**WHAT YOU SHOULD DO**
Copy word for word the part of the records from the line containing "What is the length" up to and including the line containing "sneaker on spectator at bbox 391, 711, 425, 739 <".

**DATA FOR THIS EXERCISE**
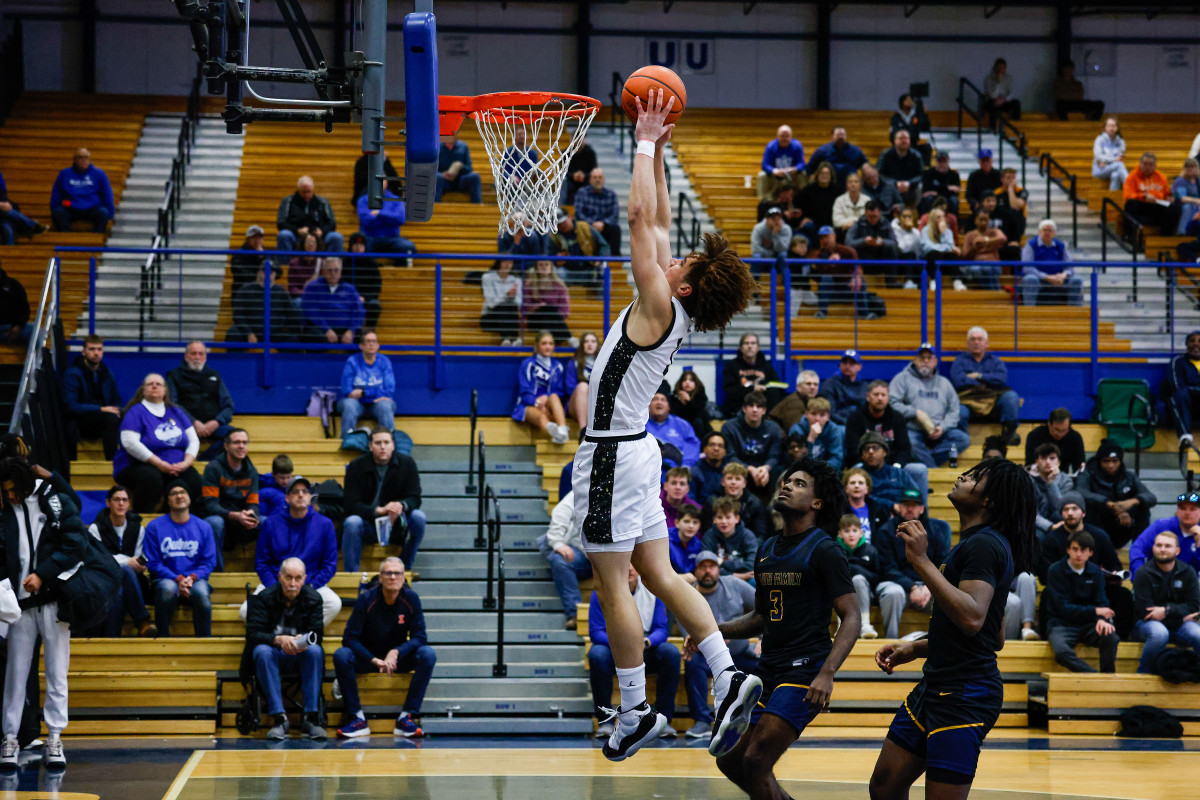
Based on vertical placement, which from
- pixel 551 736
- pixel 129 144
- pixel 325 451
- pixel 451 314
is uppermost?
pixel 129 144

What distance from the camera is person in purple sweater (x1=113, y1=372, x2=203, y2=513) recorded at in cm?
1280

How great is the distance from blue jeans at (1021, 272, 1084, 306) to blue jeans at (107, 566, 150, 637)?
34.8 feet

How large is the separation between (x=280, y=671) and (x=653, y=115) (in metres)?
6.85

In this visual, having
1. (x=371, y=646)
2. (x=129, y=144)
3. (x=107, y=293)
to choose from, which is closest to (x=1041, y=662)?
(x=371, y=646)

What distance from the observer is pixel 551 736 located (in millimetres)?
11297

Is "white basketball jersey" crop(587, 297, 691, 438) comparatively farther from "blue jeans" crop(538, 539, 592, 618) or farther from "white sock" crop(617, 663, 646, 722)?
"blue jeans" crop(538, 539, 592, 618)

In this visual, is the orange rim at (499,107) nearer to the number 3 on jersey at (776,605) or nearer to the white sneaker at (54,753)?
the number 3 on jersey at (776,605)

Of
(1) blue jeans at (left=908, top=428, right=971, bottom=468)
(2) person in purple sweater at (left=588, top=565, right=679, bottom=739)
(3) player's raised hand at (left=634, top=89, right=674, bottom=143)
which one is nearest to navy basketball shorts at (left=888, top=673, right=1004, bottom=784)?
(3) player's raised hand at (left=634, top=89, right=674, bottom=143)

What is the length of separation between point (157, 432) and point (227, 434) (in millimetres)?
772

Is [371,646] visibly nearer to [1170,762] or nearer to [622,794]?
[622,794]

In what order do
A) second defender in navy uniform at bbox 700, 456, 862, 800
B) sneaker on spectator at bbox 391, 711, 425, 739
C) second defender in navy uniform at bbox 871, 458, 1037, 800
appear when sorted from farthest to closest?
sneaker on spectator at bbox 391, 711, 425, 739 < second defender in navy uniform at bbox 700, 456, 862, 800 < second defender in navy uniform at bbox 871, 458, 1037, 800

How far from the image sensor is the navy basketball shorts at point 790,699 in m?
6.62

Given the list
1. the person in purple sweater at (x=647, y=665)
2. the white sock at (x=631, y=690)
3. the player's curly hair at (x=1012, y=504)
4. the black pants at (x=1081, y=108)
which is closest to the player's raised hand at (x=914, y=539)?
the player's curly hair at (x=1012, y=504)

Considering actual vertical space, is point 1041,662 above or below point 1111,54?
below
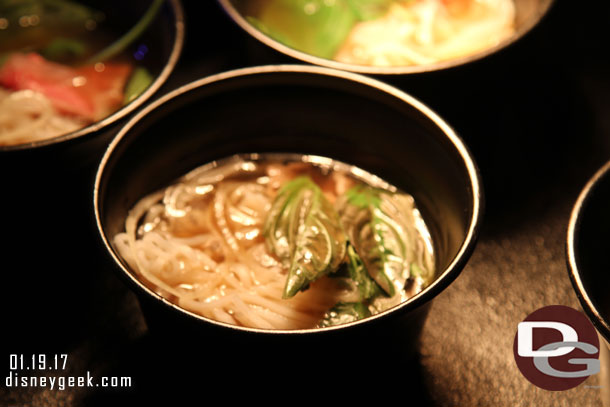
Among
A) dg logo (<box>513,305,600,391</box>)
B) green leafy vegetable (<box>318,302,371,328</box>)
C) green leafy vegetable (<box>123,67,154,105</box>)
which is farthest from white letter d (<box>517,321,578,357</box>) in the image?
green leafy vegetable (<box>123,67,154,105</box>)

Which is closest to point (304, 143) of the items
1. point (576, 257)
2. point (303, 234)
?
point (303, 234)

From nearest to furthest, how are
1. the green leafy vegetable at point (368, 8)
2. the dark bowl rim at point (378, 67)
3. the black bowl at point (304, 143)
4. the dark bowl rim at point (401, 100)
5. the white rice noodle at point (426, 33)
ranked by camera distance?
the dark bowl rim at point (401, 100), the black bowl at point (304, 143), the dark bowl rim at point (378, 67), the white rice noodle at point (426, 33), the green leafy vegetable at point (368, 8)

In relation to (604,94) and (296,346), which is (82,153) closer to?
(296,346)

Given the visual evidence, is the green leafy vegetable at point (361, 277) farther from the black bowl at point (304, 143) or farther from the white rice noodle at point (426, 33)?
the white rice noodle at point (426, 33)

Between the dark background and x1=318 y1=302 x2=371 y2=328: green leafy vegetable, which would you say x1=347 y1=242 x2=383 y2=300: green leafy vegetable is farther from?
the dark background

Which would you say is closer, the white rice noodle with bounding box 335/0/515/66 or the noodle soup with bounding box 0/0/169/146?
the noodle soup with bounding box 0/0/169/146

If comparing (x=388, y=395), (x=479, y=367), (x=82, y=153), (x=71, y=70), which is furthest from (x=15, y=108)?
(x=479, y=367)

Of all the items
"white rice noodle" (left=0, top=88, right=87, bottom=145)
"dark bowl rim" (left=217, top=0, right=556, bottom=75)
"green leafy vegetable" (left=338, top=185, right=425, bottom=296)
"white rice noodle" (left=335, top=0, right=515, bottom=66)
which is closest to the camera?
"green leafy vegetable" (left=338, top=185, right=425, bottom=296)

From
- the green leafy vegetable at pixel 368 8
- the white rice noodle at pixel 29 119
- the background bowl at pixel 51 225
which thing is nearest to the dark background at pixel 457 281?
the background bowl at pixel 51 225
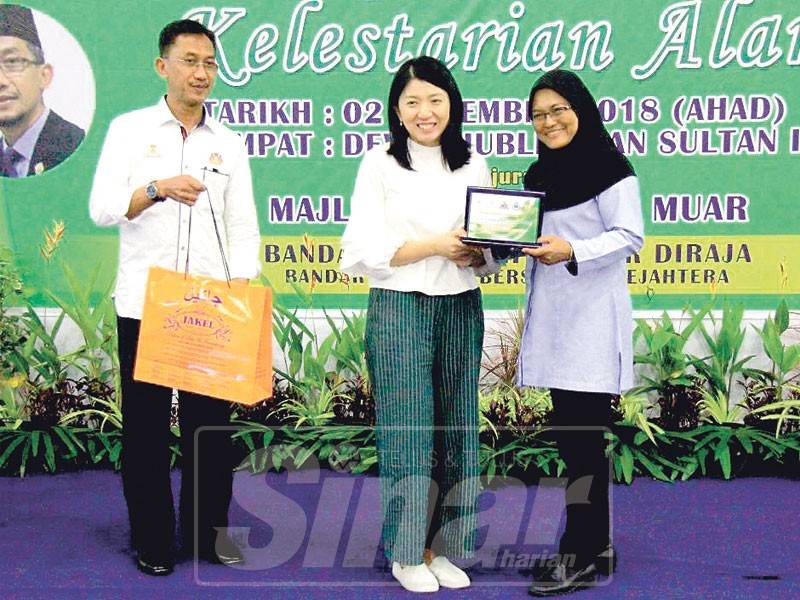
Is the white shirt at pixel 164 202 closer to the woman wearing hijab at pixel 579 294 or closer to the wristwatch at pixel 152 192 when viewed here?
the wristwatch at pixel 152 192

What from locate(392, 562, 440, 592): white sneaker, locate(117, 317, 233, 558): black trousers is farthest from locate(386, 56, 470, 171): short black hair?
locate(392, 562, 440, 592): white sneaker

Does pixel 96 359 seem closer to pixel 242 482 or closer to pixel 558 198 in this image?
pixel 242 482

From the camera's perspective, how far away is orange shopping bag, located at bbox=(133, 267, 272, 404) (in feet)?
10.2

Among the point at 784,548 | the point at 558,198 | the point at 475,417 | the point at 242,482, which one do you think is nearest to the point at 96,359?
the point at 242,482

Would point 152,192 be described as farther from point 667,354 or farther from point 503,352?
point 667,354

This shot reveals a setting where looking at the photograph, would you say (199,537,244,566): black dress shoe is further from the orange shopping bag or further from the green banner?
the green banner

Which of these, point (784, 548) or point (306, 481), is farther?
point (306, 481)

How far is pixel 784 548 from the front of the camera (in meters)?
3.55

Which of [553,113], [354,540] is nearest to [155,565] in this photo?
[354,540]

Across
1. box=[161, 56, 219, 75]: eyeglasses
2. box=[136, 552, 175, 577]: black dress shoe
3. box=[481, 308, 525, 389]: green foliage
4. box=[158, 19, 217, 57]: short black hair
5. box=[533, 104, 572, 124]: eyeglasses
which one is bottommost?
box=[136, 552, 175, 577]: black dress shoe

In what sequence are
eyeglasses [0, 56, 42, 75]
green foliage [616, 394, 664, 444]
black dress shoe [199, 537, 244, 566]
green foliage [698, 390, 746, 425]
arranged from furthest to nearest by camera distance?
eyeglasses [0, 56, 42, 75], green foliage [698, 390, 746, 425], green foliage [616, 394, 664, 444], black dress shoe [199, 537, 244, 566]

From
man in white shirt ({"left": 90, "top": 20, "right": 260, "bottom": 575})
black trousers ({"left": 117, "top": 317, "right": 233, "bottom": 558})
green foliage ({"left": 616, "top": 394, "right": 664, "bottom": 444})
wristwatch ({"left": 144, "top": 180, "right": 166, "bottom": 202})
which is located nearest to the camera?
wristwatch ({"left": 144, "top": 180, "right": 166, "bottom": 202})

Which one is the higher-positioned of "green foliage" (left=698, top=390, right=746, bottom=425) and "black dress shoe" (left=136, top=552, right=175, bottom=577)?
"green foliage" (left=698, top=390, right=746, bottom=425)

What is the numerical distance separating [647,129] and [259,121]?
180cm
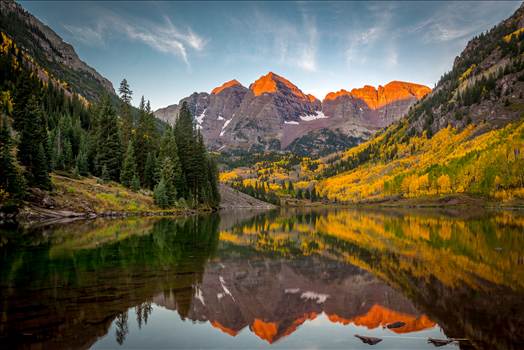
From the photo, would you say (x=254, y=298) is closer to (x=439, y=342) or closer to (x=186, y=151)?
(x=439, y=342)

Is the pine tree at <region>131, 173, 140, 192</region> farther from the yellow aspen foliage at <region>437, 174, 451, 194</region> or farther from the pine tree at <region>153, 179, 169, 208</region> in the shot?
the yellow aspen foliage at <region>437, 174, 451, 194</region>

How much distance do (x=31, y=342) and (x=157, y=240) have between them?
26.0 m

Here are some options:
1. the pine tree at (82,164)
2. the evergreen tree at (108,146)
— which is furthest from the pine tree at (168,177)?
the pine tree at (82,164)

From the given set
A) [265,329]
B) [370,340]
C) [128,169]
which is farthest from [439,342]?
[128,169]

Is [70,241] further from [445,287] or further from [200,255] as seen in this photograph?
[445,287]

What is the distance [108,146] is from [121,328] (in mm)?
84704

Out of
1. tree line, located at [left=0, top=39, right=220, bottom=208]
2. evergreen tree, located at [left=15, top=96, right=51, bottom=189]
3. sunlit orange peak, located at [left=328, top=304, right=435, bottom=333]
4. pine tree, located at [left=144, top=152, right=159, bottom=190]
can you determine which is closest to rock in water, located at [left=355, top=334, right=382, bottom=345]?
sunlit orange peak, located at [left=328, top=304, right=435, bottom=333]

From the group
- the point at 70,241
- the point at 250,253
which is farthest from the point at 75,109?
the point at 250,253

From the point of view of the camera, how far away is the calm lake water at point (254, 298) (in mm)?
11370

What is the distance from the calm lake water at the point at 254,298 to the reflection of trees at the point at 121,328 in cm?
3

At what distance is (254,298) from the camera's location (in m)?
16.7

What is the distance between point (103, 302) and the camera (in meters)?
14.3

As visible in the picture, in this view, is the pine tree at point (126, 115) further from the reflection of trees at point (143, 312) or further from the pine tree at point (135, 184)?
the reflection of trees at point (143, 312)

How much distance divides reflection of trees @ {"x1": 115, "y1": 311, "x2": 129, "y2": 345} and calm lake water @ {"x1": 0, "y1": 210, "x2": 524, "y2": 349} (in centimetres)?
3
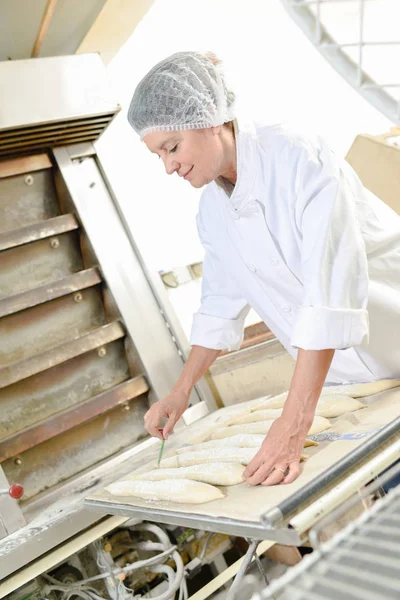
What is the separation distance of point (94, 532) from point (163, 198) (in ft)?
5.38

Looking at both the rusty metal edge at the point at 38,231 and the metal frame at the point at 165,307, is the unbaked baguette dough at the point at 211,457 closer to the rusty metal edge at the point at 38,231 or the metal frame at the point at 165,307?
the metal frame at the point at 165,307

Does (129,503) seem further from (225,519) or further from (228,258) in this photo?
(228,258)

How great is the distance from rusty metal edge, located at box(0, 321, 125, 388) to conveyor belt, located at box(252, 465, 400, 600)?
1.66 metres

**ANSWER TO THIS PROBLEM**
What is the length of separation between point (157, 432) and point (227, 434) (in millimetres)?
772

Is [371,646] visibly nearer to [1170,762] or nearer to [622,794]?
[622,794]

In what order do
A) second defender in navy uniform at bbox 700, 456, 862, 800
B) sneaker on spectator at bbox 391, 711, 425, 739
C) second defender in navy uniform at bbox 871, 458, 1037, 800
appear when sorted from farthest to closest?
sneaker on spectator at bbox 391, 711, 425, 739 < second defender in navy uniform at bbox 700, 456, 862, 800 < second defender in navy uniform at bbox 871, 458, 1037, 800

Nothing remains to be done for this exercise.